We can then call the getPaginatedResults function with a page number and display the results in the console using the console.log() method.


Dealing with large data sets

When dealing with very large data sets, it's important to design your aggregation pipeline to take advantage of the parallel processing capabilities of MongoDB. One way to do this is to use the $facet operator to split the pipeline into multiple sub-pipelines that can be executed in parallel.

Here's an example that demonstrates this pattern:

const MongoClient = require('mongodb').MongoClient; const PAGE_SIZE = 1000; async function getPaginatedResults(page) { const client = await MongoClient.connect('mongodb://localhost:27017'); const db = client.db('mydb'); const collection = db.collection('mycollection'); const total = await collection.countDocuments(); const pipeline = [ { $sort: { _id: 1 } }, { $facet: { data: [ { $skip: (page - 1) * PAGE_SIZE }, { $limit: PAGE_SIZE } ], metadata: [ { $group: { _id: null, count: { $sum: 1 } } }, { $project: { _id: 0, count: 1 } } ] } } ]; const [result] = await collection.aggregate(pipeline).toArray(); client.close(); return { results: result.data, total: total, pageCount: Math.ceil(result.metadata[0].count / PAGE_SIZE) }; } async function test() { const page = 1; const { results, total, pageCount } = await getPaginatedResults(page); console.log(`Showing page ${page} of ${pageCount}:`); console.log(results); console.log(`Total documents: ${total}`); } test();

In this example, we start by defining a constant PAGE_SIZE to determine the number of results per page. We then define an async function getPaginatedResults that takes a page number as input and returns an object containing the results for that page, the total number of documents in the collection, and the total number of pages.

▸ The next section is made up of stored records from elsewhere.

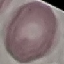

malaria_status: uninfected
preparation: thin blood smear
stain: Giemsa
image_type: cell patch, automatically extracted from a larger field of view and resized to 64 × 64 pixels
capture: smartphone through the microscope eyepiece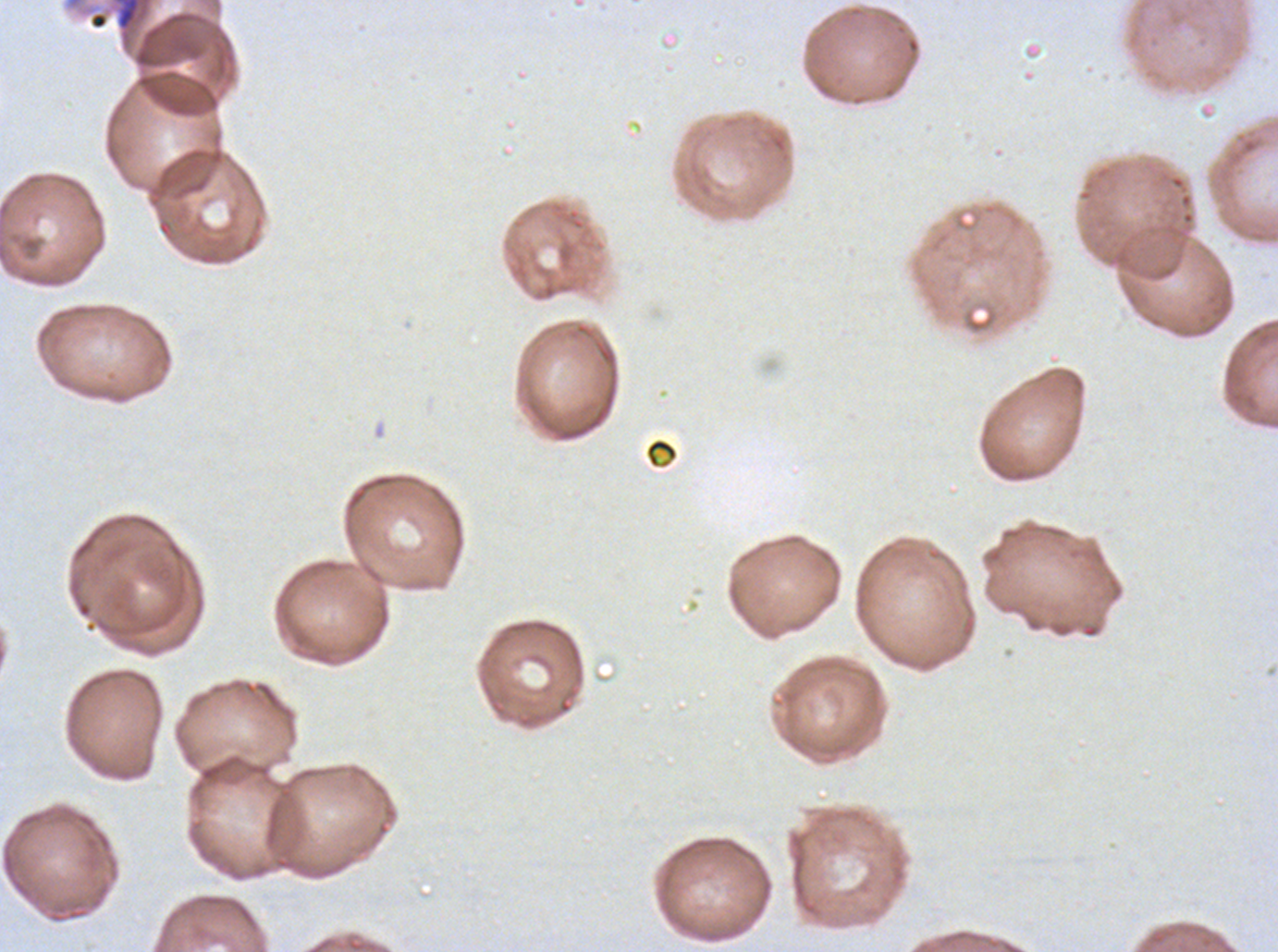
notation = approximate bounding rectangles given as corner coordinates in pixels from the top-left
debris locations = (x1=90, y1=12, x2=108, y2=30), (x1=644, y1=437, x2=679, y2=470)
stain = Giemsa
specimen = P. falciparum from a patient in The Gambia, cultured ex vivo for 24 to 48 hours
preparation = thin blood film
image size = 1278×952 pixels
field of view = one sub-image of a larger compositeState which cell type is depicted.
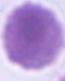
This is an erythrocyte.

Captured at 1000x magnification. Micrograph.Name the parasite shown.
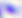

This is Toxoplasma gondii.

400x magnification. Micrograph.Name the parasite shown.
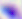
Toxoplasma gondii.

{
  "magnification": "400x",
  "modality": "micrograph"
}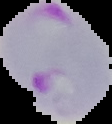
Image is 112×124 pixels. Malaria status: parasitized. The area outside the segmented cell region is set to black. From a thin blood film.Classify this cell by malaria status.
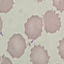

Uninfected.

image type = cell patch, automatically extracted from a larger field of view and resized to 64 × 64 pixels
stain = Giemsa
capture = smartphone through the microscope eyepiece
preparation = thin smearAssess this cell for malaria.
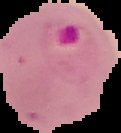
It is parasitized.

Summary:
  - Image size: 121×133 pixels
  - Preparation: thin blood smear
  - Image type: segmented cell region with the area outside set to black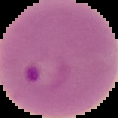
From a thin blood film. Image is 118×118 pixels. Malaria status: parasitized. Cell region segmented out of the field of view; the surrounding area is masked to black.Give the position of every leukocyte visible.
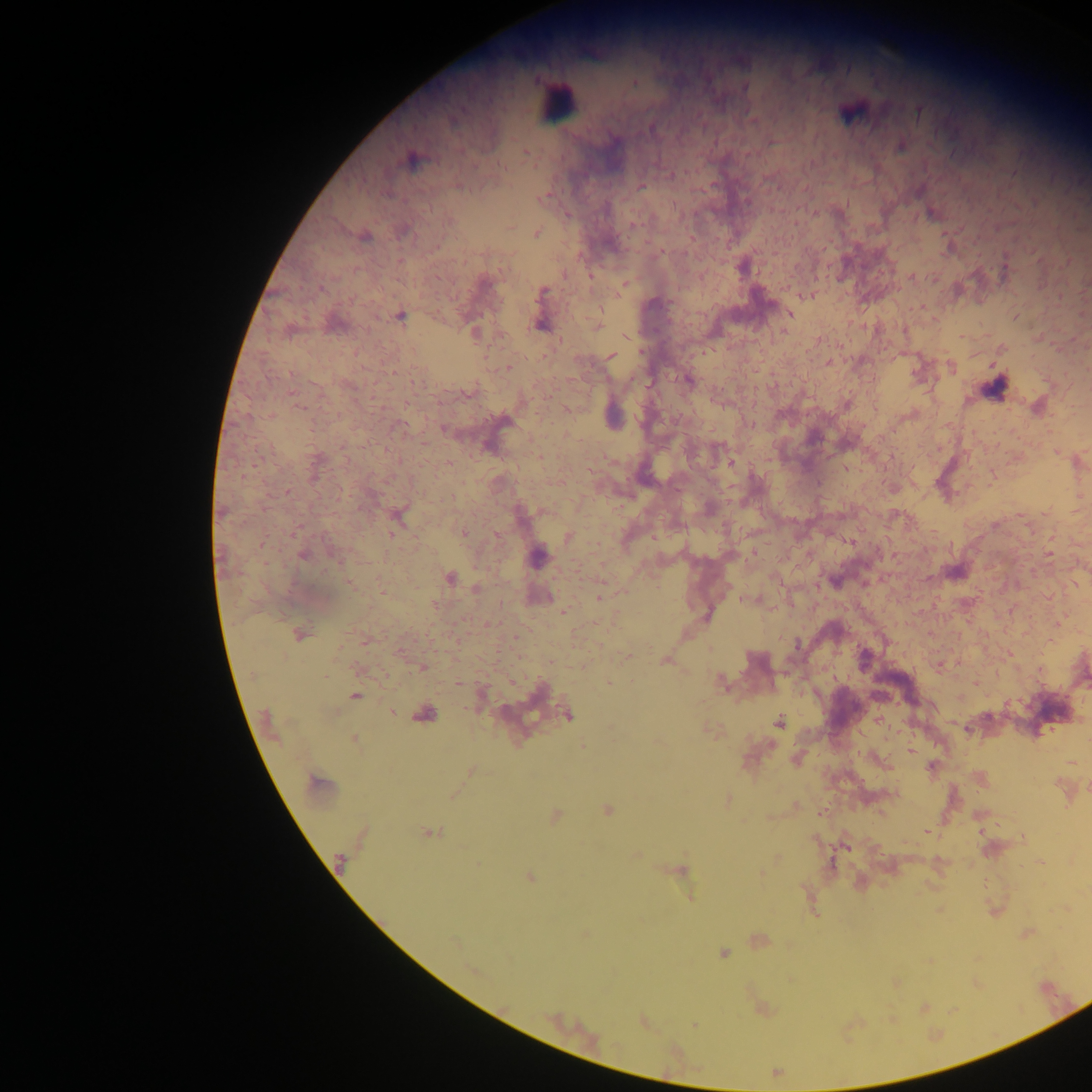
Approximate centers as x y in pixels.
Leukocytes: 556 102.

Malaria parasite locations: 745 87; 918 112; 849 113; 901 147; 526 152; 412 161; 459 186; 642 186; 543 199; 931 212; 449 221; 634 224; 537 233; 365 237; 742 267; 485 283; 624 284; 321 288; 541 293; 806 295; 790 314; 401 317; 539 325; 598 326; 473 332; 611 356; 828 362; 507 367; 688 380; 469 393; 444 429; 732 462; 288 492; 463 533; 569 538; 1049 553; 303 555; 538 557; 954 572; 450 577; 836 582; 350 583; 477 588; 600 598; 749 599; 433 605; 564 612; 706 616; 299 634; 797 646; 864 656; 628 657; 664 661; 422 667; 327 676; 720 682; 458 683; 609 684; 355 697; 391 712; 425 714; 569 716; 779 722; 354 739; 910 751; 931 768; 471 771; 317 782; 727 799; 608 810; 556 816; 429 832; 340 862; 1040 862; 681 871; 530 877; 723 953; 694 1024. Image is 1092×1092 pixels. Single field of view. Sample from Ghana. Thick blood smear. Photographed through a microscope with a mobile-phone camera.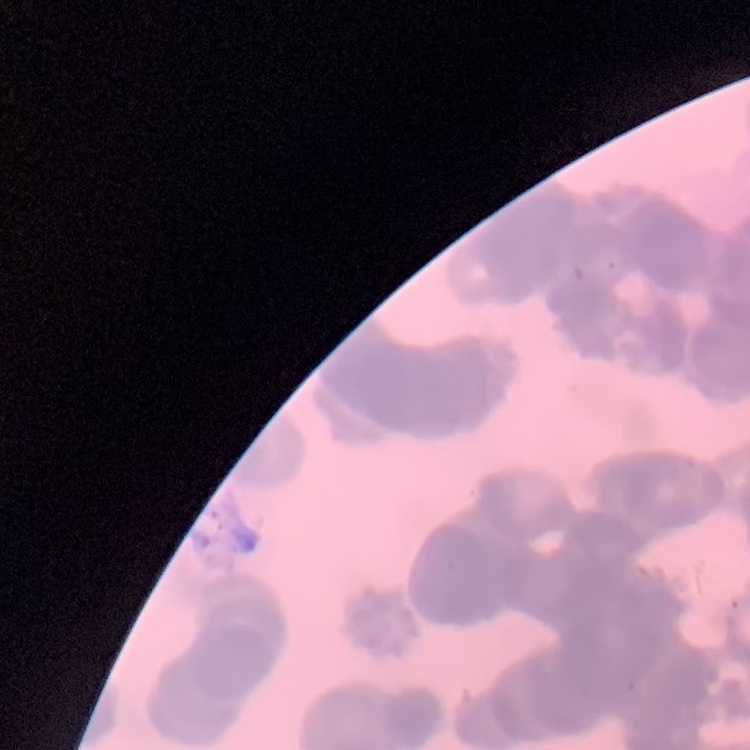

Summary:
  - Red blood cell morphology: rouleaux formation
  - Stain: Field's or Giemsa
  - Image type: one tile cut from a larger photomicrograph
  - Preparation: thin blood film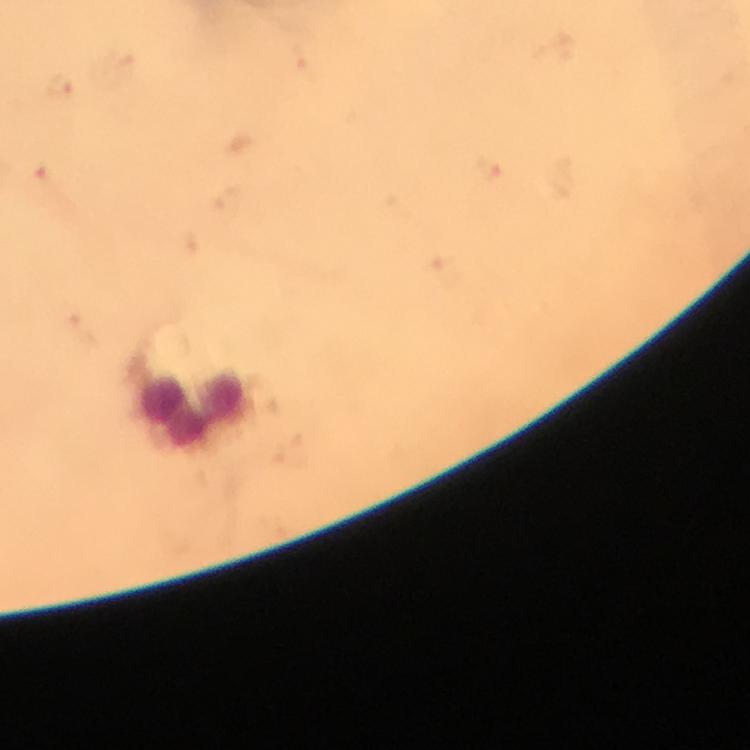

{
  "immersion_oil": "used",
  "image_size": "750×750 pixels",
  "preparation": "thick smear",
  "context": "from a malaria diagnostic workup",
  "stain": "Giemsa",
  "magnification": "100x",
  "plasmodium_parasite_locations": "approximate object centers, in pixels from the top-left corner: (x=59, y=85), (x=489, y=171), (x=41, y=177)",
  "cropped_from": "one field of view",
  "leukocyte_locations": "approximate object centers, in pixels from the top-left corner: (x=192, y=404)",
  "capture": "smartphone camera through the microscope"
}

Inside the getPaginatedResults function, we connect to the MongoDB database and retrieve the mycollection collection. We first count the total number of documents in the collection using the countDocuments() method.

We then define an aggregation pipeline that sorts the documents by _id and uses the $facet operator to split the pipeline into two sub-pipelines. The data sub-pipeline skips the documents for the previous pages and limits the results to PAGE_SIZE documents for the current page. The metadata sub-pipeline counts the total number of documents in the pipeline using the $group and $project stages.

We execute the pipeline using the aggregate() method and convert the results to an array using the toArray() method. We destructure the first element of the resulting array into a variable named result.

Finally, we close the database connection and return an object containing the results for the current page, the total number of documents in the collection, and the total number of pages.

We can then call the getPaginatedResults function with a page number and display the results in the console using the console.log() method.


Adding a search term and return selected fields only

To add a search term to the pipeline, we can simply add a $match stage to filter the documents based on a search term.

Here's an updated example that includes a search term and adds a $project stage to the pipeline to include only the title and description fields:

const MongoClient = require('mongodb').MongoClient; const PAGE_SIZE = 1000; async function getPaginatedResults(page, searchTerm) { const client = await MongoClient.connect('mongodb://localhost:27017'); const db = client.db('mydb'); const collection = db.collection('mycollection'); const total = await collection.countDocuments(); const pipeline = [ { $match: { $text: { $search: searchTerm } } }, { $sort: { _id: 1 } }, { $project: { _id: 0, title: 1, description: 1 } }, { $facet: { data: [ { $skip: (page - 1) * PAGE_SIZE }, { $limit: PAGE_SIZE } ], metadata: [ { $group: { _id: null, count: { $sum: 1 } } }, { $project: { _id: 0, count: 1 } } ] } } ]; const [result] = await collection.aggregate(pipeline).toArray(); client.close(); return { results: result.data, total: total, pageCount: Math.ceil(result.metadata[0].count / PAGE_SIZE) }; } async function test() { const page = 1; const searchTerm = 'example'; const { results, total, pageCount } = await getPaginatedResults(page, searchTerm); console.log(`Showing page ${page} of ${pageCount} for search term "${searchTerm}":`); console.log(results); console.log(`Total documents: ${total}`); } test();

In this example, we add a searchTerm parameter to the getPaginatedResults function.

The $project stage includes the title and description fields and excludes the _id field using the 1 and 0 values, respectively.

We then add a $match stage to the pipeline that filters the documents based on the $text operator and the $search operator, using the searchTerm variable.

We then execute the rest of the pipeline as before and return the results as an object.

When we call the getPaginatedResults function, we pass in a search term as the second parameter. We then display the search term in the console along with the page number and the results.